EXERCISE INSTRUCTIONS>
Every line of the material is to be repeated exactly as it stands.

(A run of records)
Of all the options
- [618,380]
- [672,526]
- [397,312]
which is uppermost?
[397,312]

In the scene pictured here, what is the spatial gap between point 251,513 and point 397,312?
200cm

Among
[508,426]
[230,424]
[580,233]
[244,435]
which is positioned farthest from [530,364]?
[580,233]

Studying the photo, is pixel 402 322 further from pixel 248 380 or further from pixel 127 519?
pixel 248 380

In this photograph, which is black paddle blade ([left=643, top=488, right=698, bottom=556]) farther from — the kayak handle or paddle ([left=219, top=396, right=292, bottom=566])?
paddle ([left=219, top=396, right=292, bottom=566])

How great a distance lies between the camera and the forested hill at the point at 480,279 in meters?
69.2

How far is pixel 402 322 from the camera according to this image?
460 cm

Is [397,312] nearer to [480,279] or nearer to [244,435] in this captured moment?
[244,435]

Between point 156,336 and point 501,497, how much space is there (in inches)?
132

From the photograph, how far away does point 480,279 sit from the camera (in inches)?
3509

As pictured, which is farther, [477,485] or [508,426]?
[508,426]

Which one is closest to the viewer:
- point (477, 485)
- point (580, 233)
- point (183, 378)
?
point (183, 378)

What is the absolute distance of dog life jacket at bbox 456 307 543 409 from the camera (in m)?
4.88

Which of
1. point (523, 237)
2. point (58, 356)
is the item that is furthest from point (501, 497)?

RIGHT ANSWER>
Of all the options
- [618,380]
- [672,526]
- [397,312]
which is uppermost?
[397,312]

In the scene pictured here, what is the spatial gap between point 251,513 and point 397,312?
200cm

Among
[508,426]
[230,424]
[580,233]
[244,435]
which is positioned farthest from [530,364]?
[580,233]

Studying the photo, is pixel 402 322 further from pixel 248 380 or further from pixel 127 519?
pixel 248 380

In this photograph, which is black paddle blade ([left=643, top=488, right=698, bottom=556]) farther from — the kayak handle or paddle ([left=219, top=396, right=292, bottom=566])?
paddle ([left=219, top=396, right=292, bottom=566])

How great a distance lies between the camera and the forested hill at the point at 480,279 in meters?
69.2

How far is pixel 402 322 from the camera according to this image?
460 cm

Is [397,312] nearer to [480,279] or nearer to [244,435] in this captured moment?
[244,435]

Between point 156,336 and point 501,497, how much space is there (in inches)?
132

From the photograph, how far away does point 480,279 sit from the camera (in inches)?
3509

As pictured, which is farther, [477,485] or [508,426]?
[508,426]

Which one is closest to the viewer:
- point (477, 485)
- point (580, 233)
- point (183, 378)
?
point (183, 378)

What is the absolute distance of dog life jacket at bbox 456 307 543 409 from the camera (in m)?
4.88

Which of
1. point (523, 237)
2. point (58, 356)
is the item that is furthest from point (501, 497)?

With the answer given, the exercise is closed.